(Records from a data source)

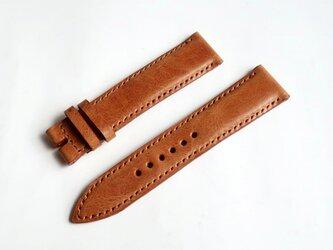 腕時計ベルト 20-18mm ブラウン #43の画像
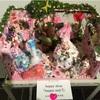 私の作品〜(≧∇≦)第49回創作手工芸展♪ 東京都美術館♪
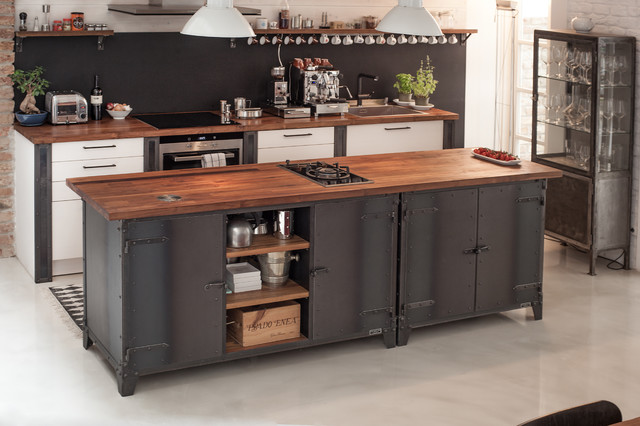 industrial kitchen industrial k che sonstige von. Black Bedroom Furniture Sets. Home Design Ideas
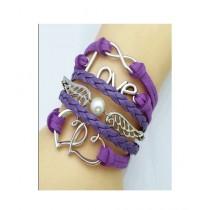 Scenic Accessories Multi-Layered Leather Love Bracelet For Women - Purple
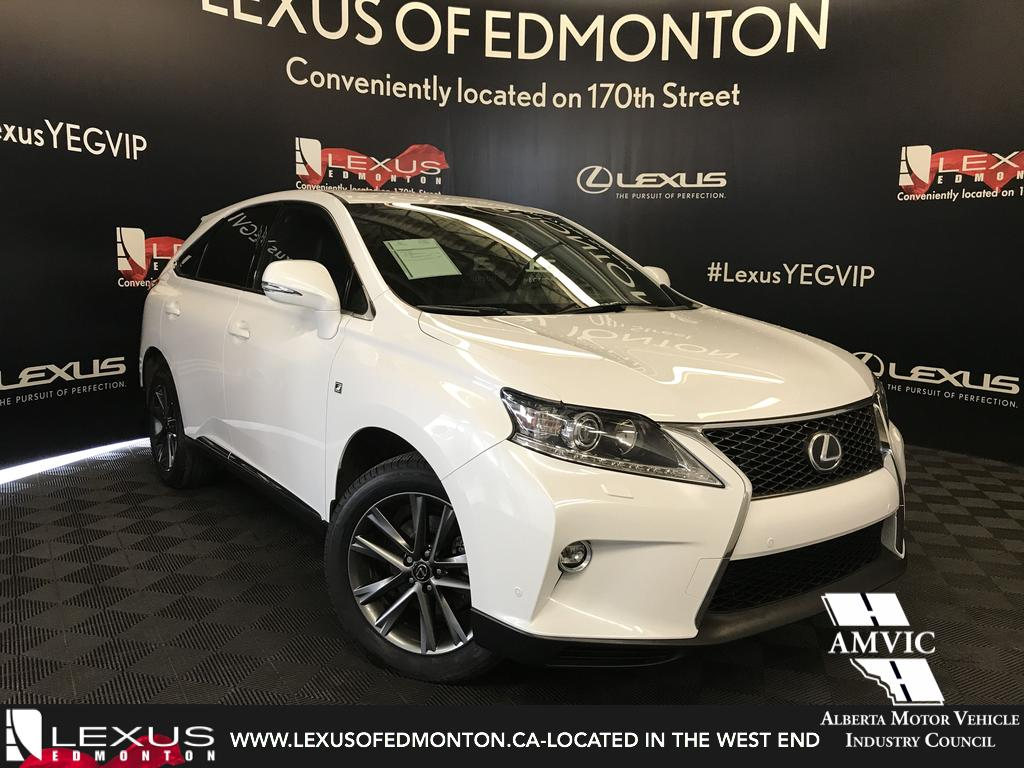 used owned youtube rx certified lexus west watch edmonton south black awd pre silver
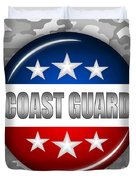 Nice Coast Guard Shield 2 Duvet Cover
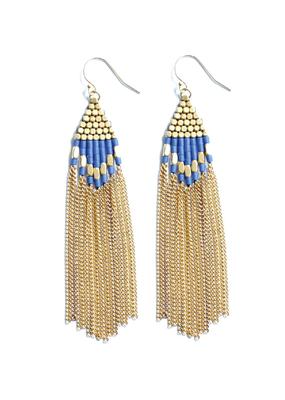 Didi Diamond Drop Lapis Howalite w Brass Beads and Chain Earrings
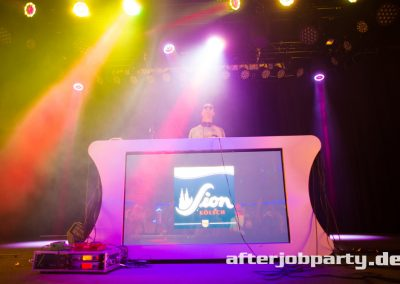 2019-07-25-Koeln-AfterJobParty-offenblende-NK-135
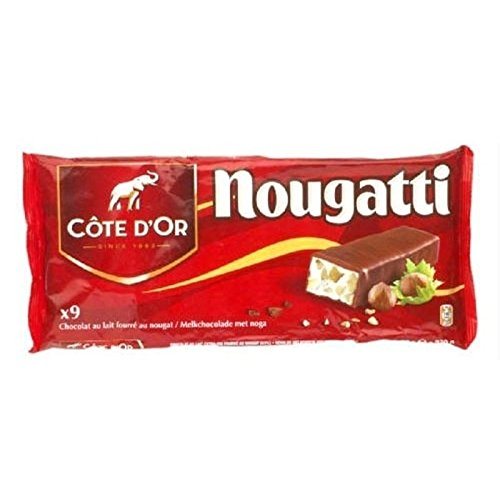 Côte D'Or Nougatti 9 X 30G - Paquet de 6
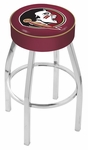 Florida State University 25'' Chrome Finish Swivel Backless Counter Height Stool with 4'' Thick Seat [L8C125FSU-HD-FS-HOB]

== Directions ==
Print the entries above exactly, leaving pictures out.

== Solution to the problem ==
 腕時計ベルト 20-18mm ブラウン #43の画像
 私の作品〜(≧∇≦)第49回創作手工芸展♪ 東京都美術館♪
 industrial kitchen industrial k che sonstige von. Black Bedroom Furniture Sets. Home Design Ideas
 Scenic Accessories Multi-Layered Leather Love Bracelet For Women - Purple
 used owned youtube rx certified lexus west watch edmonton south black awd pre silver
 Nice Coast Guard Shield 2 Duvet Cover
 Didi Diamond Drop Lapis Howalite w Brass Beads and Chain Earrings
 2019-07-25-Koeln-AfterJobParty-offenblende-NK-135
 Côte D'Or Nougatti 9 X 30G - Paquet de 6
 Florida State University 25'' Chrome Finish Swivel Backless Counter Height Stool with 4'' Thick Seat [L8C125FSU-HD-FS-HOB]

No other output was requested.